**** Given passage

Why MobiSurvStd?

Consider the following example: you want to compare the average travel time over a day, between men and women, for various territories / years.

EMC² Survey

With the EMC² standard, you can write a single code that can be run on any EMC² survey (with only minor changes to filenames). For example, for the survey of Brest 2018 and using the polars Python library, the code would look like:

# === Read average travel time by gender for EMC2 surveys. ===
import polars as pl
# Read the person (personne) file with `;` as value separator.
pers = pl.read_csv(
    "Csv/Fichiers_Standard/brest_2018_std_pers.csv",
    separator=";",
)
# Read the trip (déplacements) file with `;` as value separator.
depl = pl.read_csv(
    "Csv/Fichiers_Standard/brest_2018_std_depl.csv",
    separator=";",
)
print(
    depl
    # Join the two DataFrames using the 4 index columns.
    # (Notice the different column name between the two DataFrames.)
    .join(
        pers,
        left_on=["DMET", "ZFD", "ECH", "PER"],
        right_on=["PMET", "ZFP", "ECH", "PER"],
    )
    # Group trips by gender of the person (column "P2").
    .group_by("P2")
    .agg(
        # Compute the average travel time (column "D9"), weighted by sample
        # weight (column "COEP").
        (pl.col("D9") * pl.col("COEP")).sum()
        / pl.col("COEP").sum()
    )
    .sort("P2")
)

The code would print (1 is for men, 2 is for women):

shape: (2, 2)
┌─────┬───────────┐
│ P2  ┆ D9        │
│ --- ┆ ---       │
│ i64 ┆ f64       │
╞═════╪═══════════╡
│ 1   ┆ 18.145294 │
│ 2   ┆ 15.915749 │
└─────┴───────────┘

EGT2020 Survey

Now, assume that you want to compare with the values for Île-de-France. You would need to use the EGT2020 (or EGT2010) format and write a different but similar code:

# === Read average travel time by gender for EGT2020 survey. ===
import polars as pl
# Read the person (individu) file with `;` as value separator, proper encoding
# and infer_schema_length=10000 so that variable dtypes are correctly read.
pers = pl.read_csv(
    "Csv/b_individu_egt1820.csv",
    separator=";",
    encoding="latin1",
    infer_schema_length=10000,
)
# Read the trip (déplacements) file with `;` as value separator and proper
# encoding.
depl = pl.read_csv(
    "Csv/c_deplacement_egt1820.csv",
    separator=";",
    encoding="latin1",
)
print(
    depl
    # Join the two DataFrames using the 2 index columns.
    .join(pers, on=["IDCEREMA", "NP"])
    # Group trips by gender of the person (column "SEXE").

********

Problems to solve ::
#1 Revise the MobiSurvStd passage from the point starting at "# === Read average travel time by gender for EGT2020" and ending at "# encoding.", replacing "latin1" with "cp1252" throughout.
#2 Pick up the MobiSurvStd passage after its final line and continue it.

**** Extracted data

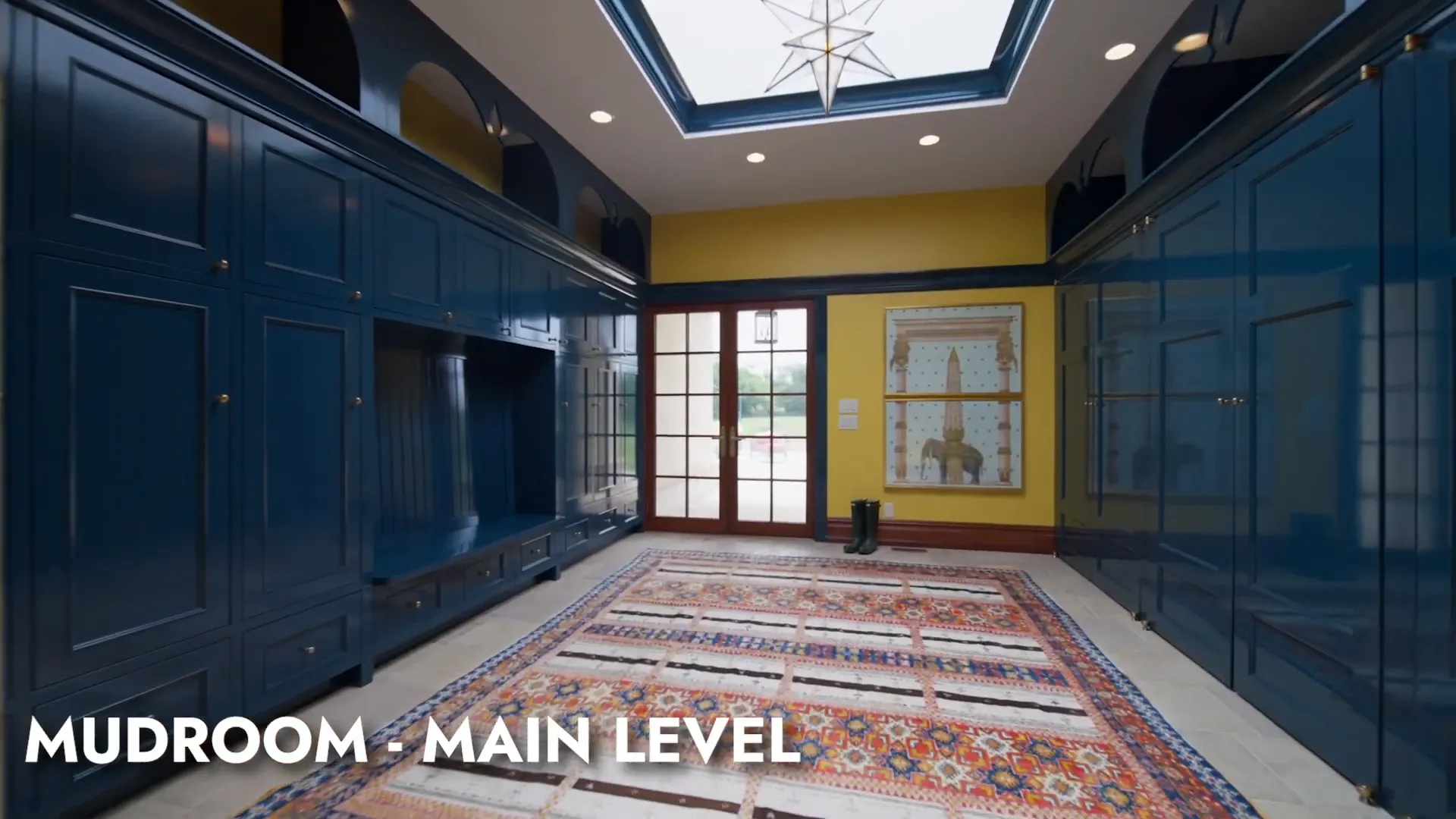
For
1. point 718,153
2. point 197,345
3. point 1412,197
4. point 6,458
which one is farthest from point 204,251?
point 1412,197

********

Answers for this exercise ::
#1
# === Read average travel time by gender for EGT2020 survey. ===
import polars as pl
# Read the person (individu) file with `;` as value separator, proper encoding
# and infer_schema_length=10000 so that variable dtypes are correctly read.
pers = pl.read_csv(
    "Csv/b_individu_egt1820.csv",
    separator=";",
    encoding="cp1252",
    infer_schema_length=10000,
)
# Read the trip (déplacements) file with `;` as value separator and proper
# encoding.

#2
    .group_by("SEXE")
    .agg(
        # Compute the average travel time (column "DUREE"), weighted by sample
        # weight (column "POIDSI").
        (pl.col("DUREE") * pl.col("POIDSI")).sum()
        / pl.col("POIDSI").sum()
    )
    .sort("SEXE")
)

The code would print (1 is for men, 2 is for women):

shape: (2, 2)
┌──────┬───────────┐
│ SEXE ┆ DUREE     │
│ ---  ┆ ---       │
│ i64  ┆ f64       │
╞══════╪═══════════╡
│ 1    ┆ 26.753822 │
│ 2    ┆ 23.716359 │
└──────┴───────────┘

MobiSurvStd

Instead of having to write 2 (or more) different codes, MobiSurvStd allows you to write a single cleaner code that can run on many travel surveys. With MobiSurvStd, the code to compute average travel time by gender would be:

# === Read average travel time by gender with MobiSurvStd. ===
import polars as pl
# Read the persons parquet file.
pers = pl.read_parquet("persons.parquet")
# Read the trips parquet file.
trips = pl.read_parquet("trips.parquet")
print(
    trips
    # Join the two DataFrames using the "person_id" column.
    .join(pers, on="person_id")
    # Group trips by gender of the person (column "woman").
    .group_by("woman")
    .agg(
        # Compute the average travel time (column "travel_time"), weighted by
        # sample weight (column "sample_weight_surveyed").
        (pl.col("travel_time") * pl.col("sample_weight_surveyed")).sum()
        / pl.col("sample_weight_surveyed").sum()
    )
    .sort("woman")
)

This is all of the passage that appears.